## QUÉ SE PIDE
Transcribe sin cambios el pasaje del texto sobre Dios y la guerra que aparece más abajo, desde "Para encontrar la" hasta "Dios el responsable?", ambos incluidos.

··· FRAGMENTO DEL TEXTO ···

¿Cómo puede permitir Dios la miseria y el horror que la guerra conlleva?

¿Cómo puede permitir Dios la miseria y el horror que la guerra conlleva?

Para encontrar la respuesta, debemos analizar lo que Él mismo nos dice a través de las escrituras.

Santiago —medio hermano de Cristo— escribió por inspiración: “¿De dónde vienen las guerras y los pleitos entre vosotros? ¿No es de vuestras pasiones, las cuales combaten en vuestros miembros? Codiciáis, y no tenéis; matáis y ardéis de envidia, y no podéis alcanzar; combatís y lucháis, pero no tenéis lo que deseáis, porque no pedís” (Santiago 4:1-2).

¿Es Dios el responsable?

Un conflicto irresoluble puede surgir tanto entre personas como entre países. En ambos casos la guerra es producto de algo intrínseco en el hombre: nuestra naturaleza humana. En otras palabras, los verdaderos responsables de la guerra son nuestro egoísmo y ambición innatos.

··· DATOS MOSTRADOS ···

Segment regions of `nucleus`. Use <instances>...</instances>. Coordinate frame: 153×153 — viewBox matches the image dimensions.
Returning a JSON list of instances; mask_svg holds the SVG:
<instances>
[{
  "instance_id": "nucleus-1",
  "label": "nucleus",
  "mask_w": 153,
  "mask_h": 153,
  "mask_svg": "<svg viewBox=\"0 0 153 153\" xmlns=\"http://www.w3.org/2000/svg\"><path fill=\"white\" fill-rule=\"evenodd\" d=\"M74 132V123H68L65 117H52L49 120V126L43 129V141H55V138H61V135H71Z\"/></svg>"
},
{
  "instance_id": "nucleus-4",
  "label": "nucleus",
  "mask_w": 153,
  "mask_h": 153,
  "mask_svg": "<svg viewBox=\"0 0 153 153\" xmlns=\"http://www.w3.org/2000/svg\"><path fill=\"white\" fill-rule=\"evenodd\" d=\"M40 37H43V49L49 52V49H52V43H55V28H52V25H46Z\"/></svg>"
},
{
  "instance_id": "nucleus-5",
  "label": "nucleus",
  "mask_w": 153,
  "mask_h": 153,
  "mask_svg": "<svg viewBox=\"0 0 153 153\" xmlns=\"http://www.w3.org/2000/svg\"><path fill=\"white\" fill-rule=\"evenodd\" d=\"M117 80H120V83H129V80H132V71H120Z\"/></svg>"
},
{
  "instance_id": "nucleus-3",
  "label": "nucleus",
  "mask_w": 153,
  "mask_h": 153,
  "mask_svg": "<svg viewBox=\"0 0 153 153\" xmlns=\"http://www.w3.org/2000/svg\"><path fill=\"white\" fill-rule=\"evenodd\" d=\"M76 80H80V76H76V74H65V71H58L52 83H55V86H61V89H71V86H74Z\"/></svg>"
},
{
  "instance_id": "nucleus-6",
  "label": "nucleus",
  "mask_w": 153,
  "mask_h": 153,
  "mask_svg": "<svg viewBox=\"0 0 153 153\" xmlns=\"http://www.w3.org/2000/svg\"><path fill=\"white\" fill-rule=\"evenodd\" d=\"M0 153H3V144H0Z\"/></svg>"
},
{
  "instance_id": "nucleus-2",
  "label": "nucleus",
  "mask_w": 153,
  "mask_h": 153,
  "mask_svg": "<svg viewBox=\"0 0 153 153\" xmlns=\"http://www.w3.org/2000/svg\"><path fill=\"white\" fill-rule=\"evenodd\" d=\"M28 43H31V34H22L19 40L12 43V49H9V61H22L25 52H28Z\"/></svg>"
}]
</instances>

···

## SOLUCIÓN PROPUESTA
Para encontrar la respuesta, debemos analizar lo que Él mismo nos dice a través de las escrituras.

Santiago —medio hermano de Cristo— escribió por inspiración: “¿De dónde vienen las guerras y los pleitos entre vosotros? ¿No es de vuestras pasiones, las cuales combaten en vuestros miembros? Codiciáis, y no tenéis; matáis y ardéis de envidia, y no podéis alcanzar; combatís y lucháis, pero no tenéis lo que deseáis, porque no pedís” (Santiago 4:1-2).

¿Es Dios el responsable?